10. Return on Invested Capital (ROIC)
EPS and free cash flow tell us whether a company was profitable while growing its revenue. But was it capital-efficient? Enter ROIC, a metric showing how much operating profit a company generates relative to the money it has raised (debt and equity).
Although Valmont hasn’t been the highest-quality company lately, it historically found a few growth initiatives that worked. Its five-year average ROIC was 13.3%, higher than most industrials businesses.

We like to invest in businesses with high returns, but the trend in a company’s ROIC is what often surprises the market and moves the stock price. Fortunately, Valmont’s ROIC averaged 4.3 percentage point increases each year over the last few years.
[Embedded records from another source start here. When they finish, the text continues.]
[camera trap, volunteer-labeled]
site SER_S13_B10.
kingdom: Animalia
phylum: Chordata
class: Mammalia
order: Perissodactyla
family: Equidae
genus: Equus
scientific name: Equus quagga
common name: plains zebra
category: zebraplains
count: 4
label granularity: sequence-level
This is a good sign, and if its returns keep rising, there’s a chance it could evolve into an investable business.
11. Balance Sheet Assessment
Valmont reported $187.1 million of cash and $925.7 million of debt on its balance sheet in the most recent quarter. As investors in high-quality companies, we primarily focus on two things: 1) that a company’s debt level isn’t too high and 2) that its interest payments are not excessively burdening the business.

With $1.12 billion of EBITDA over the last 12 months, we view Valmont’s 0.7× net-debt-to-EBITDA ratio as safe. We also see its $15.34 million of annual interest expenses as appropriate. The company’s profits give it plenty of breathing room, allowing it to continue investing in growth initiatives.
12. Key Takeaways from Valmont’s Q4 Results
It was good to see Valmont beat analysts’ EPS expectations this quarter. We were also excited its EBITDA outperformed Wall Street’s estimates by a wide margin. On the other hand, its revenue slightly missed. Zooming out, we think this was a good print with some key areas of upside. Investors were likely hoping for more, and shares traded down 3.1% to $459.62 immediately after reporting.
13. Is Now The Time To Buy Valmont?
Updated: February 17, 2026 at 7:30 AM EST
When considering an investment in Valmont, investors should account for its valuation and business qualities as well as what’s happened in the latest quarter.
Valmont is a fine business. Although its revenue growth was mediocre over the last five years and analysts expect growth to slow over the next 12 months, its backlog growth has been marvelous. And while its gross margins are lower than its industrials peers, its rising cash profitability gives it more optionality.
Valmont’s P/E ratio based on the next 12 months is 22.4x. Investors with a higher risk tolerance might like the company, but we don’t really see a big opportunity at the moment. We're fairly confident there are better investments elsewhere.
Wall Street analysts have a consensus one-year price target of $459.25 on the company (compared to the current share price of $459.62).